Authentication proves identity; authorization decides what that identity may do. Arvel ships policy classes, a PolicyRegistry, and a Gate helper so you can express rules once and reuse them from HTTP handlers, jobs, and domain services—Laravel developers will recognize the shape immediately.

Policy uses a method-per-action pattern (view, update, delete, …) with a deny-by-default mindset. RoleBasedPolicy reads roles from JWT/OIDC claims via the claims mapper when you need provider-specific group layouts.

Policies

Subclass Policy and implement async methods that take a user context and optionally a resource. Name methods after your actions so call sites read like sentences.

from arvel.auth.policy import Policy


class PostPolicy(Policy):
    async def update(self, user: object, post: object) -> bool:
        return getattr(post, "author_id", None) == getattr(user, "id", None)

    async def delete(self, user: object, post: object) -> bool:
        return await self.update(user, post) or getattr(user, "is_admin", False)

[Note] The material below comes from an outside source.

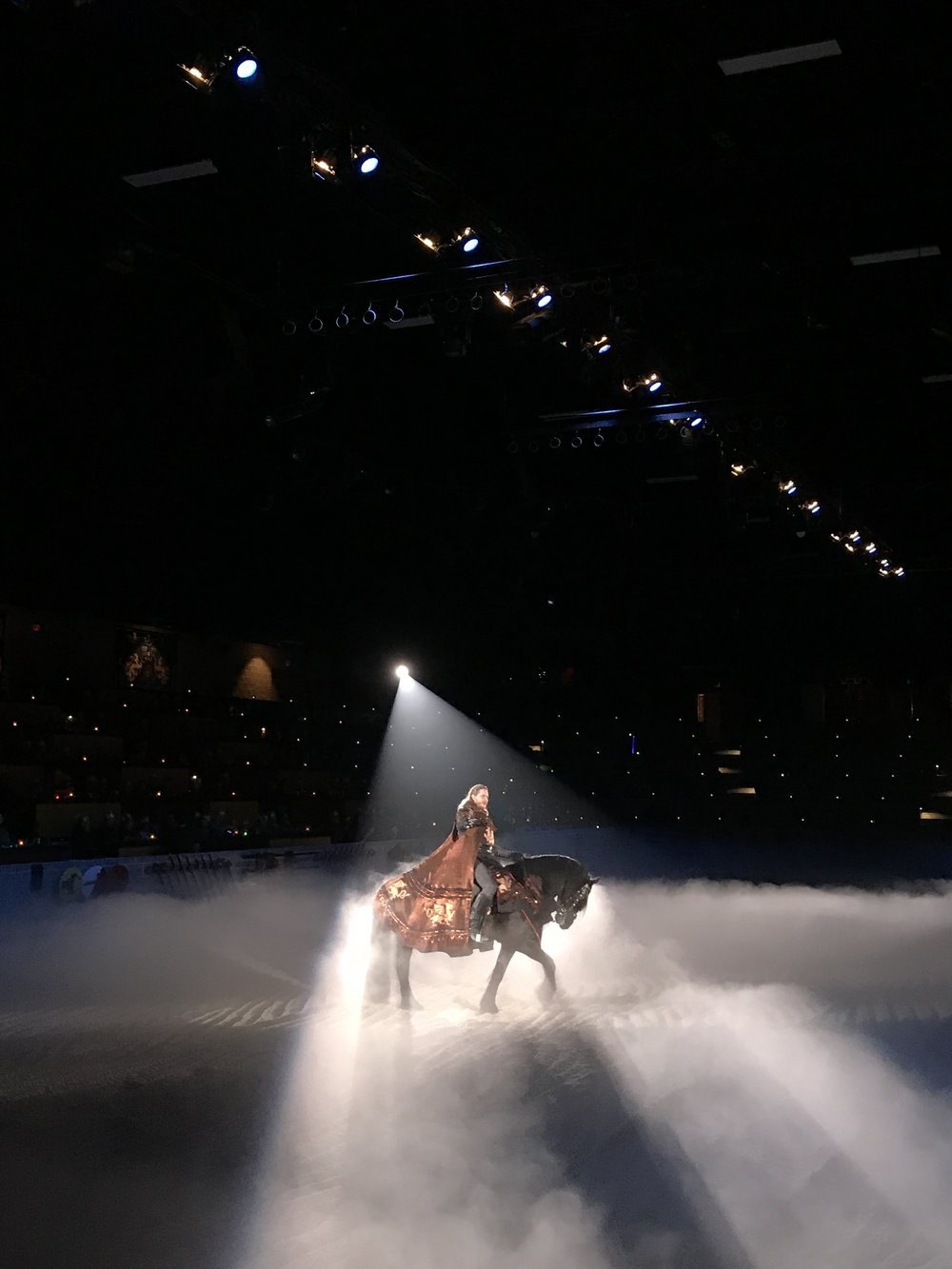 Medieval Times in Schaumburg, Illinois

Register policies on PolicyRegistry with register(Model, PolicySubclass) so the gate can resolve the right policy for a model type.

Gate

Gate is the façade you inject into request scope. Given a user, an action name, and optionally an instance or type, it finds the policy, runs before hooks if present, dispatches to the action method, and returns allow/deny. It logs structured decisions—handy when you debug “why was this 403?”

from arvel.auth.policy import Gate, PolicyRegistry


registry = PolicyRegistry()
# registry.register(Post, PostPolicy)

gate = Gate(registry)


async def update_post(gate: Gate, user: object, post: object) -> None:
    if not await gate.allows(user, "update", post):
        raise PermissionError("Cannot update post")

If Gate.allows is called without enough context, it denies and warns—better a failed action than an accidental permit.

Roles from OIDC

When users arrive with rich realm_access.roles, groups, or custom arrays, configure the claims mapper so RoleBasedPolicy and friends see a consistent role list. Keep vendor-specific parsing out of individual policies when you can.

Layering

Use policies for domain rules, middleware for coarse guards (authenticated routes), and never mix authorization checks only in templates—always enforce on the server.

That keeps Arvel apps predictable: one gate, one registry, explicit denials, and tests that can instantiate policies without HTTP.